▶ What to do: Render all the items below as a two-column CSV headed item_text and answer, with one row per item and the item's text and its answer each in its own quoted field, line breaks replaced by spaces. Leave the pictures out.
┌─ Records for this task
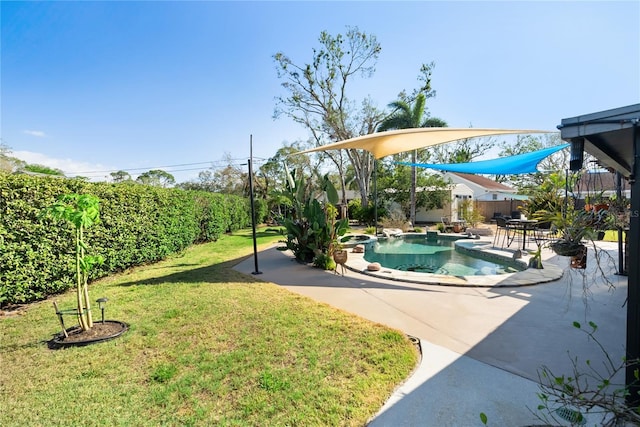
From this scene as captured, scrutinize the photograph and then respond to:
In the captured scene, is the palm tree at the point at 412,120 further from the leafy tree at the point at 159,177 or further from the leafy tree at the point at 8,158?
the leafy tree at the point at 159,177

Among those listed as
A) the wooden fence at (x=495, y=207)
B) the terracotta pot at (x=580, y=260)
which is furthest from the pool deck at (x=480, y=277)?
the wooden fence at (x=495, y=207)

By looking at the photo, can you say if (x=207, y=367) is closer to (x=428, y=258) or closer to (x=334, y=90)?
(x=428, y=258)

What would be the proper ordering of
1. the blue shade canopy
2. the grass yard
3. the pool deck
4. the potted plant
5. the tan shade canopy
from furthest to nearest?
the blue shade canopy → the tan shade canopy → the pool deck → the potted plant → the grass yard

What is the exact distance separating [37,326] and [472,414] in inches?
223

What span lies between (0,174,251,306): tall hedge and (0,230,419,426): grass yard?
2.01ft

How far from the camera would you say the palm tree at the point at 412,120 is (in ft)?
66.1

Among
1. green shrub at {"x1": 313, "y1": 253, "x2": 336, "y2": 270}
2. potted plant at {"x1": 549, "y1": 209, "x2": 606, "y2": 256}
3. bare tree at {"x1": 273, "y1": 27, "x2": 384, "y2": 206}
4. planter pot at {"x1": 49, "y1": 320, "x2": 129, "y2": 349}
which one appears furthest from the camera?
bare tree at {"x1": 273, "y1": 27, "x2": 384, "y2": 206}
└─
▶ Correct result:
item_text,answer
"From this scene as captured, scrutinize the photograph and then respond to: In the captured scene, is the palm tree at the point at 412,120 further from the leafy tree at the point at 159,177 or further from the leafy tree at the point at 8,158?","the leafy tree at the point at 159,177"
"Among those listed as A) the wooden fence at (x=495, y=207) B) the terracotta pot at (x=580, y=260) which is furthest from the pool deck at (x=480, y=277)?","the wooden fence at (x=495, y=207)"
"By looking at the photo, can you say if (x=207, y=367) is closer to (x=428, y=258) or closer to (x=334, y=90)?","(x=428, y=258)"
"What would be the proper ordering of 1. the blue shade canopy 2. the grass yard 3. the pool deck 4. the potted plant 5. the tan shade canopy from furthest to nearest?","the blue shade canopy → the tan shade canopy → the pool deck → the potted plant → the grass yard"
"What is the exact distance separating [37,326] and [472,414] in inches?","223"
"What span lies between (0,174,251,306): tall hedge and (0,230,419,426): grass yard?","2.01ft"
"How far from the camera would you say the palm tree at the point at 412,120 is (in ft)?","66.1"
"Among 1. green shrub at {""x1"": 313, ""y1"": 253, ""x2"": 336, ""y2"": 270} 2. potted plant at {""x1"": 549, ""y1"": 209, ""x2"": 606, ""y2"": 256} 3. bare tree at {""x1"": 273, ""y1"": 27, ""x2"": 384, ""y2"": 206} 4. planter pot at {""x1"": 49, ""y1"": 320, ""x2"": 129, ""y2"": 349} which one appears furthest from the camera?","bare tree at {""x1"": 273, ""y1"": 27, ""x2"": 384, ""y2"": 206}"